◆ PROBLEM ◆
In the rows below, reproduce word for word every line from the one containing "From the objects listed as" through the one containing "which is farthest from dog's", including both of those lines.

· · · · · · ·

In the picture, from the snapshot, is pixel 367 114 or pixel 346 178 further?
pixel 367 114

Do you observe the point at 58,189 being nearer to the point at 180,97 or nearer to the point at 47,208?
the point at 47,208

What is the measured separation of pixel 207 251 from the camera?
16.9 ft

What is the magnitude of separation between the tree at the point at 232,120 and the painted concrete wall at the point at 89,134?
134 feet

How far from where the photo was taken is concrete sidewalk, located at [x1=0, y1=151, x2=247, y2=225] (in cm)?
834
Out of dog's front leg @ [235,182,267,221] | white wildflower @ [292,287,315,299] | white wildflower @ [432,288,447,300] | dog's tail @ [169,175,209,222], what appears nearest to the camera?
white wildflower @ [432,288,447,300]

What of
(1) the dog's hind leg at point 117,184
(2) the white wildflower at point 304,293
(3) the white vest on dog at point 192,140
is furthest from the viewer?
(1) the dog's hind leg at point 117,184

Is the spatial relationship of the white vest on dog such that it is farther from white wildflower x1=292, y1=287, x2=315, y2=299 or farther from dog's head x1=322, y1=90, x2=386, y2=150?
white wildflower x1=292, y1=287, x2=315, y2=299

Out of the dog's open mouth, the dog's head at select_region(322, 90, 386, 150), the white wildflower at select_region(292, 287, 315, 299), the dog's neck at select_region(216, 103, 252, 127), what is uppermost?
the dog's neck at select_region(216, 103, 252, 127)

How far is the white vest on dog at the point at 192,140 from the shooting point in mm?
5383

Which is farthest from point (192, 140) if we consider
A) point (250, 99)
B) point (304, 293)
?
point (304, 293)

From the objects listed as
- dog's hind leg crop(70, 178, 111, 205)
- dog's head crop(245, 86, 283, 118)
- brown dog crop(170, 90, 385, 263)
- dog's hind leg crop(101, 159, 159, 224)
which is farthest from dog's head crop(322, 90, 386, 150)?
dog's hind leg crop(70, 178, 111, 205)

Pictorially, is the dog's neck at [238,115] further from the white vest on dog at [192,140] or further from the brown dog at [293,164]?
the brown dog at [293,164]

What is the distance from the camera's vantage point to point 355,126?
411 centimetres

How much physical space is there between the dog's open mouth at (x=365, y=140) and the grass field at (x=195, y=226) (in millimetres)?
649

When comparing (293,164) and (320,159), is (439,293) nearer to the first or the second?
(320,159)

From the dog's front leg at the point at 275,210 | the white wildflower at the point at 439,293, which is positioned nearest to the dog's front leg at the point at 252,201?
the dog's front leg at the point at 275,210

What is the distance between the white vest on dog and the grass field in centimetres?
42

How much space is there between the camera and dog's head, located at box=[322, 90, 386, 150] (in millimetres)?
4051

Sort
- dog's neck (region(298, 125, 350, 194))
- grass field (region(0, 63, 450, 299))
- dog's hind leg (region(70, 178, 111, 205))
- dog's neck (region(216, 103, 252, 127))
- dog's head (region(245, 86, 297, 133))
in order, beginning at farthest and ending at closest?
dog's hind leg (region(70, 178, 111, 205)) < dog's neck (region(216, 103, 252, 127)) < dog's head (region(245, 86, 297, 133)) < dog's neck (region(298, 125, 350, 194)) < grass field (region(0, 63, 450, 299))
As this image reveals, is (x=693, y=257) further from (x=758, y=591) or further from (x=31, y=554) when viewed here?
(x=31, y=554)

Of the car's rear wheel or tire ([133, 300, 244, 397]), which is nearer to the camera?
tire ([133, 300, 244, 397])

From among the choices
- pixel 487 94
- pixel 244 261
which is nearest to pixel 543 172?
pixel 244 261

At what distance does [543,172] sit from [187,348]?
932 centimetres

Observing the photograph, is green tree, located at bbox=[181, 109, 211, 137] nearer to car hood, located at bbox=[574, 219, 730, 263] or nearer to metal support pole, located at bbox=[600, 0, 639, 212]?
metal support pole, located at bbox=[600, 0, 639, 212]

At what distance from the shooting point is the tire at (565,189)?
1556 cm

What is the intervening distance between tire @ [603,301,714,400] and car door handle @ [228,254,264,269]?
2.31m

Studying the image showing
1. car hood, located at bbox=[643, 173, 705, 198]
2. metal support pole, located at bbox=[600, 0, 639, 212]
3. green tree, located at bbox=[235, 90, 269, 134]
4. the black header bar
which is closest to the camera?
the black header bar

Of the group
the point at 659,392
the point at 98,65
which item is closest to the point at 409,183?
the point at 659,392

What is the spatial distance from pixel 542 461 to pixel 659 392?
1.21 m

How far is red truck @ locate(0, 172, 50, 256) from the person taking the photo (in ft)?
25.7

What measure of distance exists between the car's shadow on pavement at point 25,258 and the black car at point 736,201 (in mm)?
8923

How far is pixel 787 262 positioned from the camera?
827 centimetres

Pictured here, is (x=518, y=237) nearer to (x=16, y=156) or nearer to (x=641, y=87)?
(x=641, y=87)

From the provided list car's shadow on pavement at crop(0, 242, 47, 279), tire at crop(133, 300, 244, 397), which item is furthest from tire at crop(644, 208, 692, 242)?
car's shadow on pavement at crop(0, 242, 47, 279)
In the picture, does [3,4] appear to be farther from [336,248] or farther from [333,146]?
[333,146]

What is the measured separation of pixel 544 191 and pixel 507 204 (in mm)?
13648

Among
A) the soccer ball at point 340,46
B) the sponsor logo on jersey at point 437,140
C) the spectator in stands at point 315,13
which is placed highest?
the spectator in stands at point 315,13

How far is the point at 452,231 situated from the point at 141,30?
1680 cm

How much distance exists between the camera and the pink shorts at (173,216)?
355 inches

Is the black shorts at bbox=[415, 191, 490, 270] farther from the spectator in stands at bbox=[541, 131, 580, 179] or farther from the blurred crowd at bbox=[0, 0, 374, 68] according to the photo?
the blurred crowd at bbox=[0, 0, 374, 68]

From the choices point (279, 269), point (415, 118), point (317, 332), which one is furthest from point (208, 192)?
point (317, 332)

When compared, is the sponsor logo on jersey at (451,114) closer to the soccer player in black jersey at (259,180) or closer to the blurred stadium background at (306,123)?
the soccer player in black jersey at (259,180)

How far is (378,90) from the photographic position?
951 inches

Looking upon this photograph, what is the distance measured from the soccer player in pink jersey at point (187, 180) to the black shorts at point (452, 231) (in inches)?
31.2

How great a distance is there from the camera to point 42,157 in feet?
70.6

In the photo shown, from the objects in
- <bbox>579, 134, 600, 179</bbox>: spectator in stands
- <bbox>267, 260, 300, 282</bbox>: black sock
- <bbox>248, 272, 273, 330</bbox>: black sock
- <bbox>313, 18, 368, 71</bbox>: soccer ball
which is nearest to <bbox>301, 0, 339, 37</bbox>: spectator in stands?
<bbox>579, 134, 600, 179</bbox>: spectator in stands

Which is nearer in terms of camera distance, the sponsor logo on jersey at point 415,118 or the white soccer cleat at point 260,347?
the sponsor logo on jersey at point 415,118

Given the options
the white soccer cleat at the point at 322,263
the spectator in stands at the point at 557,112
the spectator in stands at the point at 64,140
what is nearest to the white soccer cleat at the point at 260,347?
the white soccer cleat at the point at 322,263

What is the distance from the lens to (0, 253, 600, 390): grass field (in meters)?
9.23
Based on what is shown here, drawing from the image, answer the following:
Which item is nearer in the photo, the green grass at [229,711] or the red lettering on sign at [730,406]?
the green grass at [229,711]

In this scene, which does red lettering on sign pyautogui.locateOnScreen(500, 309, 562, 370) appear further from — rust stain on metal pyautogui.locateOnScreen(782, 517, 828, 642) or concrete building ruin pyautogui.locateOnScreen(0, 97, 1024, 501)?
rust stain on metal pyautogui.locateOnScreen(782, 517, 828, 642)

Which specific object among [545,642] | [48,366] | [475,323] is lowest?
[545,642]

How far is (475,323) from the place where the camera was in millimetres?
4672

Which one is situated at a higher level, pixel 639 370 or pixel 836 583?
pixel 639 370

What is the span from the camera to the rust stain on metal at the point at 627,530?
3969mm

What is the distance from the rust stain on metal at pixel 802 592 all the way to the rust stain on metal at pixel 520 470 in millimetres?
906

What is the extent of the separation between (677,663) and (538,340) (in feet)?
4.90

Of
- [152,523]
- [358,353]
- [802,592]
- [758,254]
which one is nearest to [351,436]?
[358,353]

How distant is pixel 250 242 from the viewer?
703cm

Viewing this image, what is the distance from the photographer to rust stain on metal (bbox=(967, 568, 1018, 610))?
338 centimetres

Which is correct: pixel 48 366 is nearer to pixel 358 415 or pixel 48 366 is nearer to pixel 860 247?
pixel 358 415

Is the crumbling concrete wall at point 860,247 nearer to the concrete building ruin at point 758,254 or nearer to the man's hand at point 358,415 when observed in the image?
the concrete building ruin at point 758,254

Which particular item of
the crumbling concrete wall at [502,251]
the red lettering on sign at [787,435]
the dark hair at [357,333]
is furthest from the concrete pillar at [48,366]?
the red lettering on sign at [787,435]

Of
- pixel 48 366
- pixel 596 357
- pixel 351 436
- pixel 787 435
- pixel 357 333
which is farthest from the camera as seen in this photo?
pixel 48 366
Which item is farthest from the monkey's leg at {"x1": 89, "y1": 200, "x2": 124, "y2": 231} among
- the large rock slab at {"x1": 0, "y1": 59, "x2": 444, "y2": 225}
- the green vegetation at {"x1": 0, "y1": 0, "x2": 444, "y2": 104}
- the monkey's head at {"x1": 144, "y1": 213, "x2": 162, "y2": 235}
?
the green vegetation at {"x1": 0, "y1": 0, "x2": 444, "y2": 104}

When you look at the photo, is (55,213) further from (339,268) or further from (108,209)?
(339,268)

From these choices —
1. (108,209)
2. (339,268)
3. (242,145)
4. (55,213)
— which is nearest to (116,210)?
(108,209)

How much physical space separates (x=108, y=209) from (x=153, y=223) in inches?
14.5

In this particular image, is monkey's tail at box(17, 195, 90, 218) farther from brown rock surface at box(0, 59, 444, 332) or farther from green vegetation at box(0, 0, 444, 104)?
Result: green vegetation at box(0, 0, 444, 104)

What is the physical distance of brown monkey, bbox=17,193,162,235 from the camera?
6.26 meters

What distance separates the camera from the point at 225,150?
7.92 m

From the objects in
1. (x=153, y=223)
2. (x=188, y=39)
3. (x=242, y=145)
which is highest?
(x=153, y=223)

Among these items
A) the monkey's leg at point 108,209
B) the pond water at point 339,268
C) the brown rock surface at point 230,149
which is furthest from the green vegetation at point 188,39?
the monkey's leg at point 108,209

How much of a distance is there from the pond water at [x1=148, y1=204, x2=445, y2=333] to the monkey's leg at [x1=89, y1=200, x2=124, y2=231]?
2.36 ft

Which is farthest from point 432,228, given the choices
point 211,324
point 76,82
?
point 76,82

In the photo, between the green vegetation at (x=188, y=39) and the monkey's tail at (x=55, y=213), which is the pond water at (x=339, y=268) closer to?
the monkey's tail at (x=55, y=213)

· · · · · · ·

◆ RESULT ◆
From the objects listed as
- dog's hind leg crop(70, 178, 111, 205)
- dog's head crop(245, 86, 283, 118)
- brown dog crop(170, 90, 385, 263)
- dog's hind leg crop(101, 159, 159, 224)
which is farthest from dog's head crop(322, 90, 386, 150)?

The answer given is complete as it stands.